━━━ Источник ━━━

Читаем Дневники. 1946-1947 полностью

Шахов сказал мне, что «Черный араб» сейчас бы не напечатали. – Даже, – спросил я, – и при моем нынешнем положении? – Пожалуй, да. – Но я не предлагаю теперь такие вещи, я пишу теперь, учитывая современность: пишу «Кладовую солнца». А если возвращаться к «Черному арабу», то лучше возвратитесь к Пушкину: явись сейчас Пушкин, Толстой, Достоевский, Чехов, никого бы не напечатали. И теперь классиков печатают с учетом их времени: учитесь писать у них, но пишите из нашего времени. Итак, суд неудачников – не суд. Судить надо человеку лично не заинтересованному.

На телеграф прошел инвалид, и кто-то кому-то сказал о нем: – Жив остался. И больше ничего не было сказано, а я подумал и спросил себя: – Почему же он остался? Не что «жив» остановило меня, а что к «живому» приставили глагол «остался». Все просто живут себе и живут год за годом, вперед и вперед, а он, этот инвалид, остался, он не движется – нет' он именно остался, хотя все его товарищи, убитые, куда-то ушли, и может быть, и теперь где-то идут там в другом мире, а инвалид остался и держится теперь среди живых, им подражая, с ними участвуя в жизни, не ушел дальше за героями в другую страну, а просто остался в живых. Как это страшно! С площадки телеграфа я даже поглядел в ту сторону, куда ушел инвалид, и в толпе узнал его: среди нарядных мужчин, среди рабочих, женщин, детей и стариков он шел с трудом на двух костылях: герой остался в живых.

Вечером первая гроза.

Приходил Родионов. Звонил министру Зотову: в воскресенье он приедет ко мне в Дунино устраивать пчельник.

Пришел поэт Яшин. Он считает себя моим другом, но не понравилась мне в нем подстерегающая, снисходительная к моему политическому сознанию улыбочка. Я привязался к чему-то и разнес его в пух и прах. Вспомнилось! он высказал свое мнение о моей эволюции от «Жень-шеня»

515


до «Кладовой солнца», от одиночества до <зачеркнуто. коллектива> демократизма. Я ему доказывал, что одиночество в «Жень-шене» есть только литературный прием, как в «Робинзоне» кораблекрушение, а что сущность «Жень-шеня» есть жизнеутверждение.

16 Мая. И хорошо же, наверное, на воле после грозы и дождя! Завтра едем!

17 Мая. Увожу от Вани машину в Дунино. Завтра туда к нам в гости приедет министр Зотов. Решаем вопрос, отдавать низ дома под пчеловодство Родионову или монашкам для коровьего дела. Ляля бушует, и шум от нее ужасный.

━━━ Материал для задания ━━━

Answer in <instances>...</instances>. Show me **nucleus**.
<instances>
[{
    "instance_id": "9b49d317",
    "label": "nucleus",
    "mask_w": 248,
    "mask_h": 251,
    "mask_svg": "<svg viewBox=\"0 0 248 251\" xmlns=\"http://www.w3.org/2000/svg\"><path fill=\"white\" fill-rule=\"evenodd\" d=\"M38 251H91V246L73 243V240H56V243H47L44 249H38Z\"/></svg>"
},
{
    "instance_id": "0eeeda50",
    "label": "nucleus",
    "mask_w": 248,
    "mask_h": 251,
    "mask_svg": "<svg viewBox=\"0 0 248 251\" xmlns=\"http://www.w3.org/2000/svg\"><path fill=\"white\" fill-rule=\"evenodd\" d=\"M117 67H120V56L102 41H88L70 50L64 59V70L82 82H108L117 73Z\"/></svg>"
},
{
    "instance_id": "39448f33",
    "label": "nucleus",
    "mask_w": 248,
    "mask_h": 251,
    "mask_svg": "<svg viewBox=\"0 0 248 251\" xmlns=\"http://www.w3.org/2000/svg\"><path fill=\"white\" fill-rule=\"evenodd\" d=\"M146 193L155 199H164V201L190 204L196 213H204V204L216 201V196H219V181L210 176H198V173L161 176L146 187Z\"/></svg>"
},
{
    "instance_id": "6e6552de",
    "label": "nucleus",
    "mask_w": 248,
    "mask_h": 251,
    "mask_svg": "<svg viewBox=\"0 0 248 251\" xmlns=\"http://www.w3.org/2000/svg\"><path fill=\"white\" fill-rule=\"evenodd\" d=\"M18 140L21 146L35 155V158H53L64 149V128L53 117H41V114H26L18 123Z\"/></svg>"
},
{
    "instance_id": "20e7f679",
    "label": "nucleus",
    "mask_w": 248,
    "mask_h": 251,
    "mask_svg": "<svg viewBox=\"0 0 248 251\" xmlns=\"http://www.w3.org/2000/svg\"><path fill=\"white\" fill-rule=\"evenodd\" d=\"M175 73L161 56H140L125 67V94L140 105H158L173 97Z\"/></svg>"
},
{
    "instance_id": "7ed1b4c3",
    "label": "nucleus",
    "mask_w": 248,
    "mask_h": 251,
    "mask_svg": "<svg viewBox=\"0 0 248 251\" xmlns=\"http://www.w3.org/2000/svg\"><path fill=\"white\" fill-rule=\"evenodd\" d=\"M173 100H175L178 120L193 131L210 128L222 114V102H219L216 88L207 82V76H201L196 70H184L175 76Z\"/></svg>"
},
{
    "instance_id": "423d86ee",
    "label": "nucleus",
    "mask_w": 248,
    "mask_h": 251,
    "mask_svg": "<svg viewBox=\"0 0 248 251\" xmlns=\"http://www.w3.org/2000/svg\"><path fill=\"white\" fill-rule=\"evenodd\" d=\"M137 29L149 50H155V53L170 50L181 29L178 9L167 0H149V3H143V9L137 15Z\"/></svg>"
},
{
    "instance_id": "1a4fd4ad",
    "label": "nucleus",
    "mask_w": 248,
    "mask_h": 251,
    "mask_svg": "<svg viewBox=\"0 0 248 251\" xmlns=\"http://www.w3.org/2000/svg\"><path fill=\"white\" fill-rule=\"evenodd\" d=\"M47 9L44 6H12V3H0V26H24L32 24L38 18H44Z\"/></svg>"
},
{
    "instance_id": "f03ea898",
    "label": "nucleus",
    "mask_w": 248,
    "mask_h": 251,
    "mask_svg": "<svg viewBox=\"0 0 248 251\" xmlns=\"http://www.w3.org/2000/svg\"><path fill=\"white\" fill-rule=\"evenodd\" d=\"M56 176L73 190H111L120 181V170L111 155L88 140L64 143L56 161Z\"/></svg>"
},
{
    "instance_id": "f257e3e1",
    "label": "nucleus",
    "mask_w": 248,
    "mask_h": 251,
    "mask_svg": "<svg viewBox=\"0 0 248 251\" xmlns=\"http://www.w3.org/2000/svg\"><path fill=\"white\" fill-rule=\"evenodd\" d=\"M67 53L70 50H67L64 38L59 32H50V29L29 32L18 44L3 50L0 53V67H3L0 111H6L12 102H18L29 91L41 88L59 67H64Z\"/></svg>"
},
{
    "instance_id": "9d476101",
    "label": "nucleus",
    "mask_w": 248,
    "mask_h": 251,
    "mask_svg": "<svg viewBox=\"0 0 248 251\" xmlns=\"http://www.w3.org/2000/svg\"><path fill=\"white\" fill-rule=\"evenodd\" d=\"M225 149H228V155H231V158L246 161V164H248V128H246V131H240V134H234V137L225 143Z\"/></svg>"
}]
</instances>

━━━

- **Что нужно сделать**:
- 1) Укажите, в скольких строках листинга встречается строка «instances», с учетом регистра. В ответе дайте только число.
- 2) Подхватите отрывок из дневника и напишите продолжение сразу после его последнего предложения.
Отрывок из дневника и листинг никак между собой не связаны.

- **Ответы к заданию**:
- 1) 3

- 2)
Доехал до Кунцева, сломалась полуось. Безвыходное положение: на месте нельзя разобрать задний мост, нет дефицитных частей, и на буксире ехать нельзя без колеса. К счастью, дорога (Минское шоссе) на особом положении. Автоинспектор прислал мастеров из военкомата, на место колеса подвязали бревно. Два великолепных шофера работали до ночи, сменили два подшипника, полуось, два чулка, и все стоило 1000 рублей (недорого). Поняли все грехи Вани, и решено с ним покончить, а иметь дело с Игорем (Кунцево). Пассажиров своих, Map. Алекс, с Агашей, отпустили, они сели на железную дорогу и отправились смотреть мою дачу. Ночевали у Игоря. У него ночевал его гость, который приехал из Баку покупать радиоприемник.

18 Мая. Липы распускаются. Поет соловей. Приехал благополучно в Дунино.

Дела с печником, штукатуром и жестянщиком.

Вместо министра приехал Родионов. Дал ему согласие на устройство пчельника у себя.

После обеда часок вздремнул и проснулся как будто в Хрущеве: сколько в жизни ездил, искал, а в конце концов оказалось, искал то, что у меня было в детстве и что я потерял.

516


«Надо» есть то самое, что требуется для получения права на личное «Хочется». Так мне постоянно говорят: – Вам это можно, вы заслужили.

(Раиса даже говорила, что я заслужил брать от женщин все, что мне хочется. И я, грешный человек, подумал об умирающем царе Давиде.)

19 Мая. Майские холода продолжаются, ночью был мороз. Рожь растет и не смотрит на мороз, остальное все замерло. Липы только-только распускаются.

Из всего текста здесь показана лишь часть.